1. I bought a laptop as my primary research machine when I started this job (so, 2.5 years ago). This laptop has been nothing but problematic for me almost since the beginning, and now it's looking like I'm going to have to replace it (much) sooner rather than later. My "favorite" trick is when it decides to completely freeze, and the only way I can "fix" it is to shut it down by holding down the power button (or, sometimes when that doesn't work, pull out the battery). It has now decided to do this trick almost every time I use it. And customer support? Yeah, it's been less than helpful, as in not at all helpful. The original plan was to muddle through until the summer, and then order a new laptop, but now I'm seriously considering buying one sooner. And I really don't have the time or energy to do so right now, especially since I still have to decide whether I'm going to go with a Mac or a Windows machine (the one I have right now runs Linux), and I can't make up my mind (Macs are soooo nice, but I do some Windows programming and might have to go that route). Gah.

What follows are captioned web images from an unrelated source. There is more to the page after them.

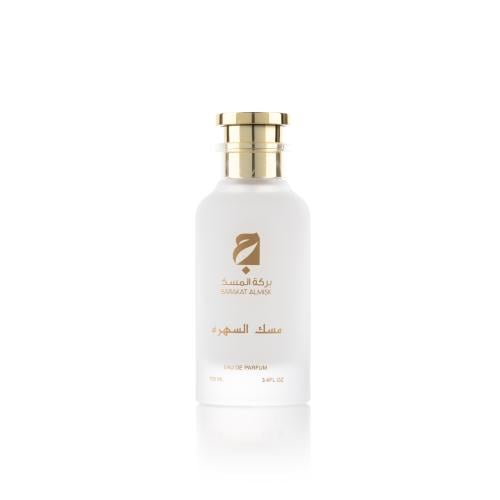 عطر مسك السهرة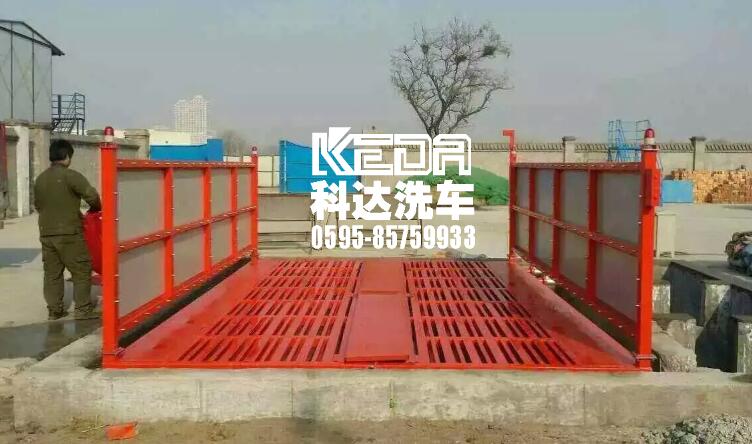 廈門工地洗輪機(jī)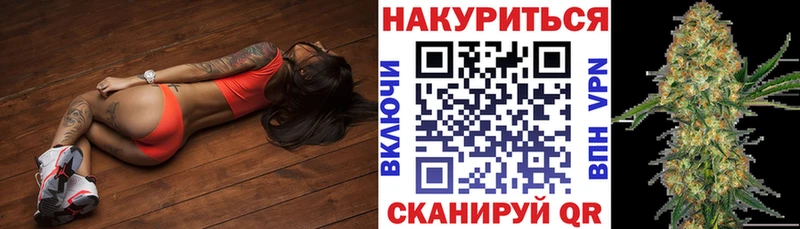 Бошки марихуана LSD WEED  Уяр 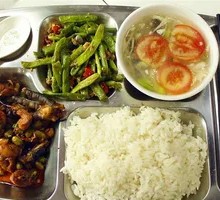 Fast Food Rice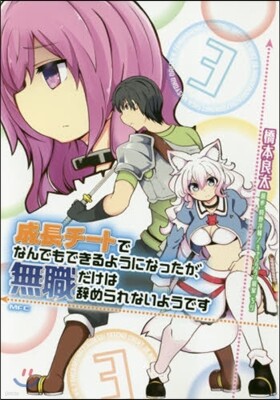 成長チ-トでなんでもできるようになったが,無職だけは辭められないようです  3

2. Course management software. I'm beta-testing one such system right now. It sucks. Instead of making my life easier, it's been one headache after another. My old system of web pages works much more smoothly, and more importantly I don't have to spend hours figuring out how to do something using web pages, like I do with this system. Maybe I'm just too much of a power user. Maybe I'd like it better if I saw the value in giving multiple-choice tests, or not assigning partial credit. But it's totally unintuitive to both me and my students.

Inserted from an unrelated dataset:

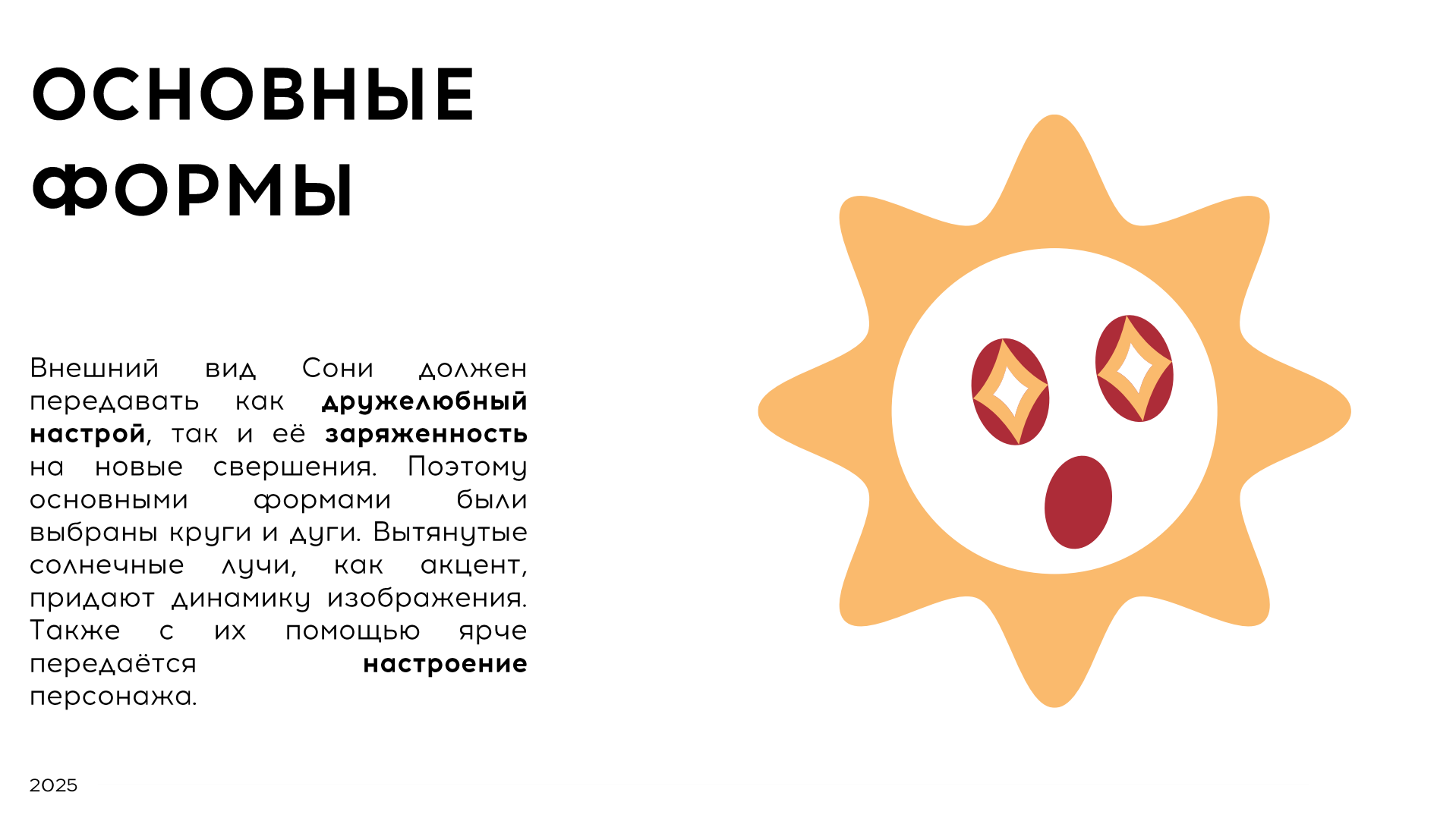 Соня - маскот Тавриды — Изображение №5 — Брендинг, Иллюстрация на Dprofile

3. Programming environments. I use Visual Studio when I do Windows programming. It's ok, although I much prefer Eclipse. But sometimes, it will decide that it doesn't like my project settings or preferences or something, and that it won't allow me to access my current project. The only solution I've found that works? Make a new project and import all of the old files into the new one.
You know, it's so easy as a technologist to "blame the user" when things go wrong. After all, if a user can't understand how to use the software, then the problem must be with the user, right? But it's doubly frustrating when someone like me, who knows an awful lot about what's going on under the hood, who really understands the technology, still can't get it to work. And that's where we, as computer scientists, have utterly failed. If the technology doesn't work for us, then surely the problem is not with the user, but with those who develop, make, and test the technology. Shame on us, really, for not doing better.